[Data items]
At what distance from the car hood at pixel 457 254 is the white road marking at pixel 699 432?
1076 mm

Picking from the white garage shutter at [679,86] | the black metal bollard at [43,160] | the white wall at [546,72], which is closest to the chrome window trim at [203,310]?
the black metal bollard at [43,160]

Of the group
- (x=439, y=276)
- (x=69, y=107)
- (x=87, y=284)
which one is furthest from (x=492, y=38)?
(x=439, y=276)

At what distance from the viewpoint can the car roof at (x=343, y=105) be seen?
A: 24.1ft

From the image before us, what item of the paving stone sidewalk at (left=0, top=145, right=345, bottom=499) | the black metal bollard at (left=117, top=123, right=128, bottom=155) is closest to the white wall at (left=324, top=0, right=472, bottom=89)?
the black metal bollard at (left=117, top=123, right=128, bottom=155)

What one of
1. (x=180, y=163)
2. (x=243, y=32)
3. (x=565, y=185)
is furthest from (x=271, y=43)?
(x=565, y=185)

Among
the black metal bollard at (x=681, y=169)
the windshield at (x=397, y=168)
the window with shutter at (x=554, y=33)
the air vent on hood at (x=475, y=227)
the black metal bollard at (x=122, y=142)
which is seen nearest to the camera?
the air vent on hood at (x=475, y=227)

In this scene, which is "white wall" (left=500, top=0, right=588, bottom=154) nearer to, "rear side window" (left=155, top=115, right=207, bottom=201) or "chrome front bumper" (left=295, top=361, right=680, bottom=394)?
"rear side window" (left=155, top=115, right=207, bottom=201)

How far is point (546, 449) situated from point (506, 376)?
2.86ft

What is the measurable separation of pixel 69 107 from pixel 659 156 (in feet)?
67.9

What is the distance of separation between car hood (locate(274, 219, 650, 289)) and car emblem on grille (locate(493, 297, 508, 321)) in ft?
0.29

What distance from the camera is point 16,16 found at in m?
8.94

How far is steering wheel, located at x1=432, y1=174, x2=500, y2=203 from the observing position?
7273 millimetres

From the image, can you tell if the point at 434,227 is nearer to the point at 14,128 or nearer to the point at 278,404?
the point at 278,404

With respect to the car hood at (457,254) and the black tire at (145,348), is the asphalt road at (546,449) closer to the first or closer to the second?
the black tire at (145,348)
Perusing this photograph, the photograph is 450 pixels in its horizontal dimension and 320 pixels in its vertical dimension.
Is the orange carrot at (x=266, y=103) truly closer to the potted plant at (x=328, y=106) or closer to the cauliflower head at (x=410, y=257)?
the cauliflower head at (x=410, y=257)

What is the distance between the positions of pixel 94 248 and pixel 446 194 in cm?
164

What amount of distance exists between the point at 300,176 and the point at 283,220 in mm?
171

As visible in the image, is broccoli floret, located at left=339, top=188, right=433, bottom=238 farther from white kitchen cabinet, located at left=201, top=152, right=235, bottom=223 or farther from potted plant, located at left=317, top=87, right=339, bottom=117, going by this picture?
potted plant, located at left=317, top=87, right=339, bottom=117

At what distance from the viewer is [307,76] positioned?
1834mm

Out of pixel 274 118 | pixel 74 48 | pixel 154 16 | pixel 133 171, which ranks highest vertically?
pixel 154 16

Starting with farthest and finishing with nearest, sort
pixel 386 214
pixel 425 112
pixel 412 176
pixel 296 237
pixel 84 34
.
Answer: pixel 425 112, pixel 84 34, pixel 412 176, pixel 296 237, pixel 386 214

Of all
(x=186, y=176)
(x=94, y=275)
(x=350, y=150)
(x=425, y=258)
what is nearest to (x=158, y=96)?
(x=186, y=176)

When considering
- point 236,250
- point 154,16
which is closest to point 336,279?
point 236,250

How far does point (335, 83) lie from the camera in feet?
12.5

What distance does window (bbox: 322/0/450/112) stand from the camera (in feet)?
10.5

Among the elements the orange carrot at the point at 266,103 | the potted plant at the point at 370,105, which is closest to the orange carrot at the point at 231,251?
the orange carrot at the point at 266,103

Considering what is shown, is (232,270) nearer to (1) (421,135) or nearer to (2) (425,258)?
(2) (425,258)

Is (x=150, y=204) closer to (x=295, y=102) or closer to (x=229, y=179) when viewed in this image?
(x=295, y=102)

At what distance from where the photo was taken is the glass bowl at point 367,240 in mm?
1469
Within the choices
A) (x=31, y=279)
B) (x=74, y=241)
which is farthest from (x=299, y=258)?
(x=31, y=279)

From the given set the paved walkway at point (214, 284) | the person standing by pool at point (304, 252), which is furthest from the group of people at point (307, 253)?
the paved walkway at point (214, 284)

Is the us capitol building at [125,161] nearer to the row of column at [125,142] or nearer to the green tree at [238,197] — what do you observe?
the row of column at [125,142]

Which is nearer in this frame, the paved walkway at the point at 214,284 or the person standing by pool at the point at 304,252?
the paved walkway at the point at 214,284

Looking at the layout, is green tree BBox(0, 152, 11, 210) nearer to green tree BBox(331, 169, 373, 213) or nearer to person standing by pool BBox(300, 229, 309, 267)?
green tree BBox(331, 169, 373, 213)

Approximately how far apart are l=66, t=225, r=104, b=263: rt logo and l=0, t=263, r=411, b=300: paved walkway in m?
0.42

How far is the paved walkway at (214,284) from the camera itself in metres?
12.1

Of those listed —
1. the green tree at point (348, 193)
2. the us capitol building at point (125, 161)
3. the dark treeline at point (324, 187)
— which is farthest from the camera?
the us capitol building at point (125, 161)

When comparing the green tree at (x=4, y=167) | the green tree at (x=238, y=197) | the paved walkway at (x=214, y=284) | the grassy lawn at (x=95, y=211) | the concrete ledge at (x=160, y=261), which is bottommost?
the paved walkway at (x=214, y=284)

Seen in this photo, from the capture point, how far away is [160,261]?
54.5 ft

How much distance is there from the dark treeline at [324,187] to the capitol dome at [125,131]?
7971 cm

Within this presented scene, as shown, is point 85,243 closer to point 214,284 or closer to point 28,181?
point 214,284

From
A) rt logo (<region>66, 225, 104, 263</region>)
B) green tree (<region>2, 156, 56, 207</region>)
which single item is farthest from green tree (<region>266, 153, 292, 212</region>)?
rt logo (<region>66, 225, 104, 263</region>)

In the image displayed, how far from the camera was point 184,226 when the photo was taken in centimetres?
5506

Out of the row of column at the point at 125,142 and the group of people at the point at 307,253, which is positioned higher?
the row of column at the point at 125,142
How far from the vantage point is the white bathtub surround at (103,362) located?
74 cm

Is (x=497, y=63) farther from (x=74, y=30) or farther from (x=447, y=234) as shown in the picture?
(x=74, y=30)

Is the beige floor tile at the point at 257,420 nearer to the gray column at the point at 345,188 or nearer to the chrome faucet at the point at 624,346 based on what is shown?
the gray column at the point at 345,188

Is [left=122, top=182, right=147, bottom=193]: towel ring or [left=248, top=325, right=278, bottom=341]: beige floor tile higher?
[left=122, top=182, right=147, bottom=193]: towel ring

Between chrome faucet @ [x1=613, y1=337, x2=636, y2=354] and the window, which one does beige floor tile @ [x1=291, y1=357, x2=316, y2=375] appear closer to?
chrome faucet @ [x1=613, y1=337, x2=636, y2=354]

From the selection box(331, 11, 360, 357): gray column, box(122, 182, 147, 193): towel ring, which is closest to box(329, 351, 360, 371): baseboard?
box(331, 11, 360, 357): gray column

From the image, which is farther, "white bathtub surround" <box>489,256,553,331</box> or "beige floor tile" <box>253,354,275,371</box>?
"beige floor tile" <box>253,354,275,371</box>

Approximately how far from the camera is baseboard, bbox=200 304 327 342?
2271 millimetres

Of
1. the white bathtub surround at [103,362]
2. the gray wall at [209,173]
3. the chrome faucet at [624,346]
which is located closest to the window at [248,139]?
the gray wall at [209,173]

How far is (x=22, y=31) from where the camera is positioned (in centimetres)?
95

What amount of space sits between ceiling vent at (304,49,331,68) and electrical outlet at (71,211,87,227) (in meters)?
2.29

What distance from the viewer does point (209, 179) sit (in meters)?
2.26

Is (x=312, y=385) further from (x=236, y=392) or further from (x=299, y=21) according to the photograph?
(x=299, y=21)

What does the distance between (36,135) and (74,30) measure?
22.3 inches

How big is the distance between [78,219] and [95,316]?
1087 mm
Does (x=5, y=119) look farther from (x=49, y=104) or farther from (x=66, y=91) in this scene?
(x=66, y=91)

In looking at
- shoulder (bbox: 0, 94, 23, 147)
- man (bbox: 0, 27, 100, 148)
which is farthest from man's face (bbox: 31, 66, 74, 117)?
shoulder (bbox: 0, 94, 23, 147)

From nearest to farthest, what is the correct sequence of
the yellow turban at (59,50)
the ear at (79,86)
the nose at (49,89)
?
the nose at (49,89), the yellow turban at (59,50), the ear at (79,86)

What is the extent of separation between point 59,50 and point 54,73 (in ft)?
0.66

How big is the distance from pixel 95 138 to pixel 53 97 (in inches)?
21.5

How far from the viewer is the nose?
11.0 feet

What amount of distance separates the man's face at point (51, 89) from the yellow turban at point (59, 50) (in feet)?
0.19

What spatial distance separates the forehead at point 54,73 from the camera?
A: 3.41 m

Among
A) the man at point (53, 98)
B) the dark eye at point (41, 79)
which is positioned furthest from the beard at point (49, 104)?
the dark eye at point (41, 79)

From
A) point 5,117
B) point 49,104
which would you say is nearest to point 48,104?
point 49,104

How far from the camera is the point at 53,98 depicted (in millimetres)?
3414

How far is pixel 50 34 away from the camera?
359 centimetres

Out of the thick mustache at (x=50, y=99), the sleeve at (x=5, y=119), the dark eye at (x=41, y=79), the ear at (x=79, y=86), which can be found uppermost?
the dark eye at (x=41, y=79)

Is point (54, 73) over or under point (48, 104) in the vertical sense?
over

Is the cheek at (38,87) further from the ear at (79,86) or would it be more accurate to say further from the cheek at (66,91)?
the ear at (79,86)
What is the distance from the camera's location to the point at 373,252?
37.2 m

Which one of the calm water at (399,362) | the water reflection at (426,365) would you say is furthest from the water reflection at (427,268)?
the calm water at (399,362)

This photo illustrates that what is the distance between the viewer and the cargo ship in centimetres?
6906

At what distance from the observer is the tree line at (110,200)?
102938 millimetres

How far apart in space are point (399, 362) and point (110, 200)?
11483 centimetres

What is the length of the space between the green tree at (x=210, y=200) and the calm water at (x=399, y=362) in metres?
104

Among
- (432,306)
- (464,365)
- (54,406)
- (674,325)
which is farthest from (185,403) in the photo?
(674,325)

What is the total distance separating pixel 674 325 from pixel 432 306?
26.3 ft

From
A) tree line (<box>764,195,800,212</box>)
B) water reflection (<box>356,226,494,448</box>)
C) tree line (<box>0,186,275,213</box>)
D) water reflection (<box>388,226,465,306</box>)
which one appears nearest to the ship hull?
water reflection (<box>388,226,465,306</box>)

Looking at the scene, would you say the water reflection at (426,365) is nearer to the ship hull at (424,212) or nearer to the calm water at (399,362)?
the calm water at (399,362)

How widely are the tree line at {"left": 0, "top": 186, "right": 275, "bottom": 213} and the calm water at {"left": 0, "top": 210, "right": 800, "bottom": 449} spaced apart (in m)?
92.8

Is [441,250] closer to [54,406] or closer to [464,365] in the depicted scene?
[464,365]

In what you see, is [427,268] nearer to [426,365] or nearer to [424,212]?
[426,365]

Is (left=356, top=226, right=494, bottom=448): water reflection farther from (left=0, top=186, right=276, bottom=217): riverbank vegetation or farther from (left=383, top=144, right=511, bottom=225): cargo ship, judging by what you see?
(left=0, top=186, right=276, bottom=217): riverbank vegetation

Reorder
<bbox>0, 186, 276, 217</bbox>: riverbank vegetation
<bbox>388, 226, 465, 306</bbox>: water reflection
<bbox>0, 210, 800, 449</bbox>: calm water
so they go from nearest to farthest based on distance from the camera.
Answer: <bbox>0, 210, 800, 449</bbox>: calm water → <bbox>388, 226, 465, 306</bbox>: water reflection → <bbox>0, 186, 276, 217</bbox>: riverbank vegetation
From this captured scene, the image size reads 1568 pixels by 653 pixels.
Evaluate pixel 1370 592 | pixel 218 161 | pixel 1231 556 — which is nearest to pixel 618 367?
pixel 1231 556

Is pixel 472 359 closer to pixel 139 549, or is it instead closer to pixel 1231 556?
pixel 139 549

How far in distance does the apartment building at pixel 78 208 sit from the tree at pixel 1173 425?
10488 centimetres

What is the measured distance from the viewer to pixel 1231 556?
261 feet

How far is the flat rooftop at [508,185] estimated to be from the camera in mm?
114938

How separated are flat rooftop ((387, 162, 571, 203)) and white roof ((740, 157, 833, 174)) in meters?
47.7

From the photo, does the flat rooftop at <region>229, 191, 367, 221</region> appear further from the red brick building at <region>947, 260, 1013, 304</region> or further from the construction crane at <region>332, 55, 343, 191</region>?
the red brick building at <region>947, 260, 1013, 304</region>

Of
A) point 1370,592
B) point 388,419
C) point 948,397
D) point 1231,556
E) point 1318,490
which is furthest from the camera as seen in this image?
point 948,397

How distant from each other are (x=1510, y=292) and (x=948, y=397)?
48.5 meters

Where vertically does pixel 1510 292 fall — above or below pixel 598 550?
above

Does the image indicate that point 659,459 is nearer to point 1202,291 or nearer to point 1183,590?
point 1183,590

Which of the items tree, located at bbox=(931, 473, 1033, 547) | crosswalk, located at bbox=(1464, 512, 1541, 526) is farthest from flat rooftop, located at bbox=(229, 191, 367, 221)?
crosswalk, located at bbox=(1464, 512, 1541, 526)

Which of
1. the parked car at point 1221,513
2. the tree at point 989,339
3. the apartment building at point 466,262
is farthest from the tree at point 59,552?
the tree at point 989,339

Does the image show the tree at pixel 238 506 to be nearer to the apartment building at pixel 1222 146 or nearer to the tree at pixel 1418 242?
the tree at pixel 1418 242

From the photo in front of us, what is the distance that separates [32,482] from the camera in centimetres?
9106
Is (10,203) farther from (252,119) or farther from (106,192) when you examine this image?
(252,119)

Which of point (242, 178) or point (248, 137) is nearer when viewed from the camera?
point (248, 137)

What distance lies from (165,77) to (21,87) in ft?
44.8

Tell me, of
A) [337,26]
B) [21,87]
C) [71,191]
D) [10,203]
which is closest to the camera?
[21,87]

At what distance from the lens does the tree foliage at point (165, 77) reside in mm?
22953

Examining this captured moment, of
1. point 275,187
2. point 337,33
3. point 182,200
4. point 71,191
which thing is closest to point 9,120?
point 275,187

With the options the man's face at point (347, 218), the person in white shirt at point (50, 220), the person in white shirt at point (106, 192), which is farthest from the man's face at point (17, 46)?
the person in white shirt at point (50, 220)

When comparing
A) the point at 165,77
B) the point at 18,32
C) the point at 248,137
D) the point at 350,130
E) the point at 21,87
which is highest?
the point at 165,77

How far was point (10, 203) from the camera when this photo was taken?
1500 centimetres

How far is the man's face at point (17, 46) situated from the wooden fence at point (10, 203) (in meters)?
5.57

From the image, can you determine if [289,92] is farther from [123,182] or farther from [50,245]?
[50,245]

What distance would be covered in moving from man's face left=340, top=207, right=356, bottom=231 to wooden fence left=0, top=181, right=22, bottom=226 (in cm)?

• SHORT TASK
Reproduce every line, starting with the line that contains "How far is the man's" and going on through the end of the records, with each distance and coordinate in the answers increased by 59.

• SOLUTION TO THIS PROBLEM
How far is the man's face at point (17, 46) situated from the wooden fence at point (10, 203) (in meters)?
64.57

From the image, can you determine if [289,92] is farther from [123,182] or farther from [50,245]?
[109,304]

What distance would be covered in moving from man's face left=340, top=207, right=356, bottom=231 to wooden fence left=0, top=181, right=22, bottom=226 (in cm)?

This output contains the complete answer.